Requisitos das tarefas –
a - De acordo com o trecho sobre a BNCC, em que seção estão as “tabelas de progressão” das habilidades?
b - Imprima, do trecho sobre a BNCC, a parte que abre com as palavras que contêm "graus de distanciamento" e fecha com "à ordem democrática.".
c - Traduza para o inglês a seguinte frase do trecho sobre a BNCC: “Interagir pelas linguagens, em situações subjetivas e/ou objetivas, que exijam graus de distanciamento e reflexão sobre os contextos e estatutos de interlocutores, colocando-se como protagonista no processo de produção/recepção, para compartilhar os valores fundamentais de interesse social e os direitos e deveres dos cidadãos, com respeito ao bem comum e à ordem democrática.”

Trecho apresentado –
---+---

8. Interagir pelas linguagens, em situações subjetivas e/ou objetivas, que exijam

graus de distanciamento e reflexão sobre os contextos e estatutos de interlocutores,

colocando-se como protagonista no processo de produção/recepção, para compartilhar

os valores fundamentais de interesse social e os direitos e deveres dos cidadãos, com

respeito ao bem comum e à ordem democrática.

Ainda nessa sessão, mas em relação ao esquema gráfico em si, há um excesso de

camadas entre a concepção geral (Direitos, Competências do Século 21, Competências

Gerais et c.) e as “tabelas de progressão” das habilidades na seção seguinte – 4.3.1, as

quais serão utilizadas efetivamente como guia para o planejamento pedagógico no dia a

dia das escolas e, que, portanto, é constituem, no seu conjunto, o componente chave da

BNCC em cada disciplina, ou na nomenclatura de escolha da BNCC, em cada um dos

“Componentes Curriculares”.

---+---

Dados fornecidos –
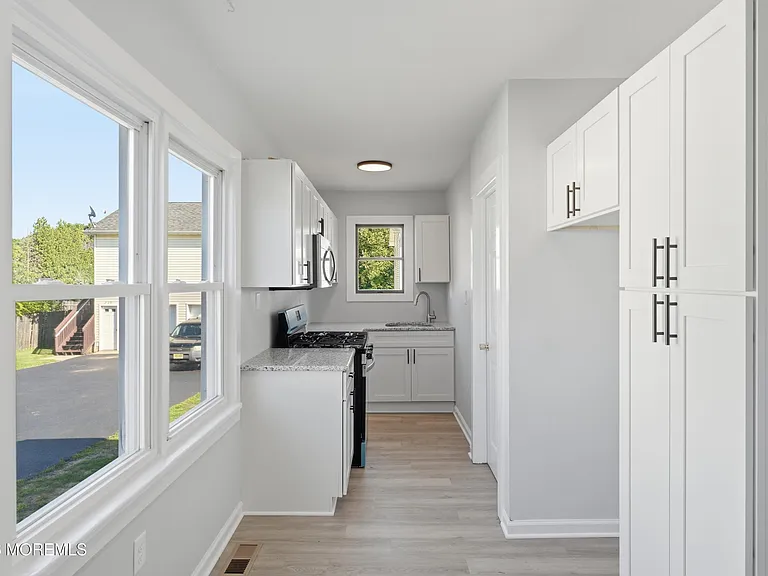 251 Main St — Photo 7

---+---

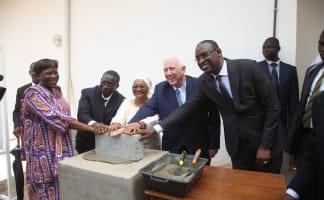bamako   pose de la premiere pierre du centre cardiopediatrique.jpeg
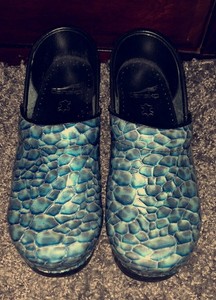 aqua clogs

---+---

Respostas das tarefas –
a - Na seção 4.3.1.

b -
graus de distanciamento e reflexão sobre os contextos e estatutos de interlocutores,

colocando-se como protagonista no processo de produção/recepção, para compartilhar

os valores fundamentais de interesse social e os direitos e deveres dos cidadãos, com

respeito ao bem comum e à ordem democrática.

c - Interact through languages, in subjective and/or objective situations that require degrees of detachment and reflection on the contexts and statuses of interlocutors, positioning oneself as a protagonist in the process of production/reception, in order to share the fundamental values of social interest and the rights and duties of citizens, with respect for the common good and the democratic order.